> [Document excerpt]
○ ○ ○

1999 NCAA Division I women's basketball tournament
- Teams: 64
- Finals site: San Jose Arena, San Jose, California
- Champions: Purdue Boilermakers (1st title, 1st title game, 2nd Final Four)
- Runner-up: Duke Blue Devils (1st title game, 1st Final Four)
- Semifinalists: Louisiana Tech Lady Techsters (10th Final Four); Georgia Lady Bulldogs (5th Final Four);
- Winning coach: Carolyn Peck (1st title)
- MOP: Ukari Figgs (Purdue)

= 1999 NCAA Division I women's basketball tournament =

American college basketball tournament

The 1999 NCAA Division I women's basketball tournament began on March 12, 1999, and concluded on March 28, 1999, when Purdue won its first national championship in any women's sport. The Final Four was held at the San Jose Arena in San Jose, California, on March 26–28, 1999. Purdue defeated Duke 62–45 in Carolyn Peck's final game as head coach for the Boilermakers. She had previously announced her intention of leaving Purdue after two seasons to coach the expansion WNBA Orlando Miracle.

○ ○ ○

> [Data provided]
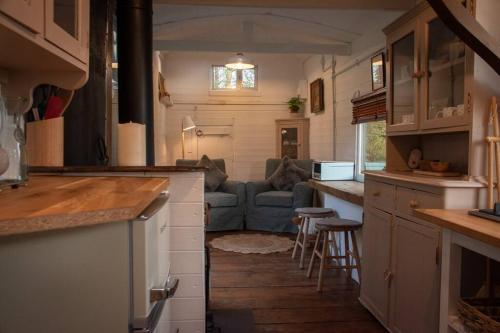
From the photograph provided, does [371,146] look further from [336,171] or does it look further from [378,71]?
[378,71]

○ ○ ○

> [Set of tasks]
1 – Decide whether each statement agrees with the tournament summary above. For each, answer yes or no and quote the words of the summary that decide it.
(a) The Final Four was played in San Jose, California.
(b) Duke won the championship game.
(c) Carolyn Peck planned to leave Purdue to coach the Orlando Miracle.
2 – Using the tournament summary above, answer each question on its own line.
(a) How many teams took part?
(b) Who was named MOP?
(c) On what date did the tournament begin?
3 – Quote the tournament summary word for word, everything from "- Runner-up: Duke" down to "Ukari Figgs (Purdue)".

> [Solutions]
1 –
(a) Yes: "The Final Four was held at the San Jose Arena in San Jose, California"
(b) No: "Purdue defeated Duke 62–45"
(c) Yes: "She had previously announced her intention of leaving Purdue after two seasons to coach the expansion WNBA Orlando Miracle."

2 –
(a) 64
(b) Ukari Figgs (Purdue)
(c) March 12, 1999

3 –
- Runner-up: Duke Blue Devils (1st title game, 1st Final Four)
- Semifinalists: Louisiana Tech Lady Techsters (10th Final Four); Georgia Lady Bulldogs (5th Final Four);
- Winning coach: Carolyn Peck (1st title)
- MOP: Ukari Figgs (Purdue)